**What this task involves**
For each line of the data below that contains "site", return that line.
++++ Supplied data ++++
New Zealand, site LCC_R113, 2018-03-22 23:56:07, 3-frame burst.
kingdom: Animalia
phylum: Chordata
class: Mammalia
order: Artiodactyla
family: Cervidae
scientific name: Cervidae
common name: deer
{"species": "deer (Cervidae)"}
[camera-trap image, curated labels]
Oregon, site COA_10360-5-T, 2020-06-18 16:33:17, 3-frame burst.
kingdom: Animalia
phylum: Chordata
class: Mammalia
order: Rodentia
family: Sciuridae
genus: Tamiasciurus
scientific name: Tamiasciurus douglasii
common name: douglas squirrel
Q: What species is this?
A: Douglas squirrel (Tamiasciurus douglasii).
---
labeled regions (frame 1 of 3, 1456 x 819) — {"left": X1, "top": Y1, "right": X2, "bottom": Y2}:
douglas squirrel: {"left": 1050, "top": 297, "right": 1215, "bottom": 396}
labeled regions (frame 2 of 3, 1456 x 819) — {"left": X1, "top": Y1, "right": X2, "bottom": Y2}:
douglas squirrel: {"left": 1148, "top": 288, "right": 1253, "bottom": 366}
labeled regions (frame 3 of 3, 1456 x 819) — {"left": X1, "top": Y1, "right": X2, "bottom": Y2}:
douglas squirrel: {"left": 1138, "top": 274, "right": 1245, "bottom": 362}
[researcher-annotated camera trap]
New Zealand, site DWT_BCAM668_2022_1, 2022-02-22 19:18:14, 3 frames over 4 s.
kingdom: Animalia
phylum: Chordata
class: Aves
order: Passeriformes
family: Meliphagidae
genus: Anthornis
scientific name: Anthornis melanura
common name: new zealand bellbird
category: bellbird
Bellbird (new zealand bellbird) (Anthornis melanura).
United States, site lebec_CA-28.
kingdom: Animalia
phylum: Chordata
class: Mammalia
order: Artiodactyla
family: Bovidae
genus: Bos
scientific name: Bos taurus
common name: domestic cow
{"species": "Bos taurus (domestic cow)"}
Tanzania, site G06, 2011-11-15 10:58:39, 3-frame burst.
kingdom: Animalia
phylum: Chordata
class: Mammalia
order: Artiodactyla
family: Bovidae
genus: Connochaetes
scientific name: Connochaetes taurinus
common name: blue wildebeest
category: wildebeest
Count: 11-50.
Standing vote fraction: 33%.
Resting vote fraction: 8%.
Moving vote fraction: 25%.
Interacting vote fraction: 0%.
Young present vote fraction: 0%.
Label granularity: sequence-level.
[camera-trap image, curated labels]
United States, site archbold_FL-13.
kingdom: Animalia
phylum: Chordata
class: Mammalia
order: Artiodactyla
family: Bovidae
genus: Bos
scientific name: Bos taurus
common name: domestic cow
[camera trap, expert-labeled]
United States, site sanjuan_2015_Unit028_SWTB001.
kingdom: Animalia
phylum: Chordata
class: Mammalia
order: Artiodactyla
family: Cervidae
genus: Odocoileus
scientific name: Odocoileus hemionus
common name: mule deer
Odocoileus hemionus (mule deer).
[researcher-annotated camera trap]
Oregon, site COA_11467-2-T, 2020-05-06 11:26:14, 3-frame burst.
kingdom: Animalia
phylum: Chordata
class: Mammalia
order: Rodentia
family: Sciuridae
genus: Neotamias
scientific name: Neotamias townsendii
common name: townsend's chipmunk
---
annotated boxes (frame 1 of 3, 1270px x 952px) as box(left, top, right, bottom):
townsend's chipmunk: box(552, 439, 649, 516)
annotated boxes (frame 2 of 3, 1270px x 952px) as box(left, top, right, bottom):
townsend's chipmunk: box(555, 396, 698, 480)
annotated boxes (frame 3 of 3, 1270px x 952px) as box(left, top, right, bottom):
++++
**Answer section**
New Zealand, site LCC_R113, 2018-03-22 23:56:07, 3-frame burst.
Oregon, site COA_10360-5-T, 2020-06-18 16:33:17, 3-frame burst.
New Zealand, site DWT_BCAM668_2022_1, 2022-02-22 19:18:14, 3 frames over 4 s.
United States, site lebec_CA-28.
Tanzania, site G06, 2011-11-15 10:58:39, 3-frame burst.
United States, site archbold_FL-13.
United States, site sanjuan_2015_Unit028_SWTB001.
Oregon, site COA_11467-2-T, 2020-05-06 11:26:14, 3-frame burst.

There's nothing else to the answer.